DATASET:
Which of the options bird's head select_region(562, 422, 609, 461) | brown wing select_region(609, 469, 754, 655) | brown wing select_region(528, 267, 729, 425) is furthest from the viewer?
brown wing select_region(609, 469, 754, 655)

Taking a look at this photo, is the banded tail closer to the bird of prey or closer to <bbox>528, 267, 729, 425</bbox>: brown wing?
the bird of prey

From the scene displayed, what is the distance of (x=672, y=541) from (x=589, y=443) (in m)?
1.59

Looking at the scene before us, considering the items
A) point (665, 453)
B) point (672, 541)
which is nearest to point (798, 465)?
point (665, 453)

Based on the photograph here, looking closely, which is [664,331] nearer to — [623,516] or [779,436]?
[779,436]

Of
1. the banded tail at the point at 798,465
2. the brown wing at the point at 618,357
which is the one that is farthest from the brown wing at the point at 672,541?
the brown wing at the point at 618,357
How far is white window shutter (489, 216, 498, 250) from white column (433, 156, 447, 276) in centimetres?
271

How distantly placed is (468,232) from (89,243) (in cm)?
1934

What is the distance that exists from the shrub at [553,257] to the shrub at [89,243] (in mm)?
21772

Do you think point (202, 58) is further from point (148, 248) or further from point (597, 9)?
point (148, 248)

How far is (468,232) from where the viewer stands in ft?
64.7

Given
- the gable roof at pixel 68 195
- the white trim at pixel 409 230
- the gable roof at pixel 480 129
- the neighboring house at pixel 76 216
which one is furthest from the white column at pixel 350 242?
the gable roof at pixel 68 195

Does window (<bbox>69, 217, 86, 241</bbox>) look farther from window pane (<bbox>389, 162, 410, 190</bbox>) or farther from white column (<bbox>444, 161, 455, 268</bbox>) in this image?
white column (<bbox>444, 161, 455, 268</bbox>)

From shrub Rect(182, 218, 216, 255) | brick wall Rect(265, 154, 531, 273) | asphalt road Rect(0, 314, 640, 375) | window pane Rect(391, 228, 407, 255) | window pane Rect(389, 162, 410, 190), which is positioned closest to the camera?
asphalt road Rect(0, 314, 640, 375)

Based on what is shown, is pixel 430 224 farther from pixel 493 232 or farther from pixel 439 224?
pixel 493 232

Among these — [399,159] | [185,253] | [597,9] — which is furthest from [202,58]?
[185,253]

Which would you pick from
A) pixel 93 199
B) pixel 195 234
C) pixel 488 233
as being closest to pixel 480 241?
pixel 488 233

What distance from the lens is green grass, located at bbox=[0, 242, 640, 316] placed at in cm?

REQUIREMENT: Reproduce the records above exactly.

RESPONSE:
Which of the options bird's head select_region(562, 422, 609, 461) | brown wing select_region(609, 469, 754, 655) | brown wing select_region(528, 267, 729, 425) is furthest from the viewer?
brown wing select_region(609, 469, 754, 655)

Taking a look at this photo, is the banded tail closer to the bird of prey or closer to <bbox>528, 267, 729, 425</bbox>: brown wing?
the bird of prey

From the scene displayed, what is the distance of (x=672, y=541) from (x=589, y=443) (in m)?
1.59

Looking at the scene before us, considering the items
A) point (665, 453)
B) point (672, 541)
which is nearest to point (798, 465)?
point (665, 453)

Based on the photograph here, looking closely, which is [664,331] nearer to — [623,516] or [779,436]?
[779,436]

Of
1. the banded tail at the point at 798,465
2. the brown wing at the point at 618,357
which is the one that is farthest from the brown wing at the point at 672,541?
the brown wing at the point at 618,357
How far is white window shutter (489, 216, 498, 250) from white column (433, 156, 447, 276) in centimetres?
271

How distantly placed is (468,232) from (89,243) (in cm)?
1934

What is the distance that exists from the shrub at [553,257] to the shrub at [89,243] (in mm)?
21772

Do you think point (202, 58) is further from point (148, 248) or further from point (597, 9)?
point (148, 248)

How far is (468,232) from where the viewer stands in ft?
64.7

Given
- the gable roof at pixel 68 195
- the white trim at pixel 409 230
- the gable roof at pixel 480 129
- the neighboring house at pixel 76 216
which one is furthest from the white column at pixel 350 242?
the gable roof at pixel 68 195

Does window (<bbox>69, 217, 86, 241</bbox>) look farther from window pane (<bbox>389, 162, 410, 190</bbox>) or farther from white column (<bbox>444, 161, 455, 268</bbox>) in this image?
white column (<bbox>444, 161, 455, 268</bbox>)

From shrub Rect(182, 218, 216, 255) | brick wall Rect(265, 154, 531, 273) | asphalt road Rect(0, 314, 640, 375) | window pane Rect(391, 228, 407, 255) | window pane Rect(389, 162, 410, 190), which is positioned closest to the camera?
asphalt road Rect(0, 314, 640, 375)

Based on what is shown, is pixel 430 224 farther from pixel 493 232 or farther from pixel 439 224?
pixel 493 232

Among these — [399,159] | [185,253] | [597,9] — which is furthest from [202,58]?
[185,253]

Which would you pick from
A) pixel 93 199
B) pixel 195 234
C) pixel 488 233
as being closest to pixel 480 241?
pixel 488 233

What distance from the lens is green grass, located at bbox=[0, 242, 640, 316] placed at in cm?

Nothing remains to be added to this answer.